TASK TO CARRY OUT:
Copy the records below word for word, from the line containing "At what distance from" through the last line of the records, including both.

####

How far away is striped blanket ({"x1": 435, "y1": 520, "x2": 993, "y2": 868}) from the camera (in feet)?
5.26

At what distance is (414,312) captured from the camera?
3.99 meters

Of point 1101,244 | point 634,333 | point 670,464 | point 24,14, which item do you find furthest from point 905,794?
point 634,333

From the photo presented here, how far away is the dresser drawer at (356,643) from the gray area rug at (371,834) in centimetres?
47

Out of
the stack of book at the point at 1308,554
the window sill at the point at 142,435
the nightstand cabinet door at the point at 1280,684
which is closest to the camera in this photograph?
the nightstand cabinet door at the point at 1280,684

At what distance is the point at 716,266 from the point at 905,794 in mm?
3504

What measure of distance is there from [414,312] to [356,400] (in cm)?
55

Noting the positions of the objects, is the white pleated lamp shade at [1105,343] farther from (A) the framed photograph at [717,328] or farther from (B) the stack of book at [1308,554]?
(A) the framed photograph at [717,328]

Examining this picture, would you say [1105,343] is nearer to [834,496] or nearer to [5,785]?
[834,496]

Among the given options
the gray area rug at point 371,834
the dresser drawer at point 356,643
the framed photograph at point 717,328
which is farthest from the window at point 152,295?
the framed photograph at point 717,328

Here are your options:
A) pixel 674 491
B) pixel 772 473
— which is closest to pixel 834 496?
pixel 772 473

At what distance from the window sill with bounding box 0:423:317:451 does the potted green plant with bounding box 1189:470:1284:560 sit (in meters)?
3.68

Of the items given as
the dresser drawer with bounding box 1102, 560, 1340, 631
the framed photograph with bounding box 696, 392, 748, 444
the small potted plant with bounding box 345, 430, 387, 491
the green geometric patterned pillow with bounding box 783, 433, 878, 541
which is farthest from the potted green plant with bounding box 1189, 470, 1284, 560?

####

THE REPLY:
At what distance from the window sill with bounding box 0:423:317:451 does the potted green plant with bounding box 1189:470:1284:560 sit (in meters)?
3.68

Of the items given as
the dresser drawer with bounding box 1102, 560, 1340, 631
the framed photograph with bounding box 696, 392, 748, 444
the small potted plant with bounding box 345, 430, 387, 491
the green geometric patterned pillow with bounding box 783, 433, 878, 541
which is farthest from the potted green plant with bounding box 1189, 470, 1284, 560?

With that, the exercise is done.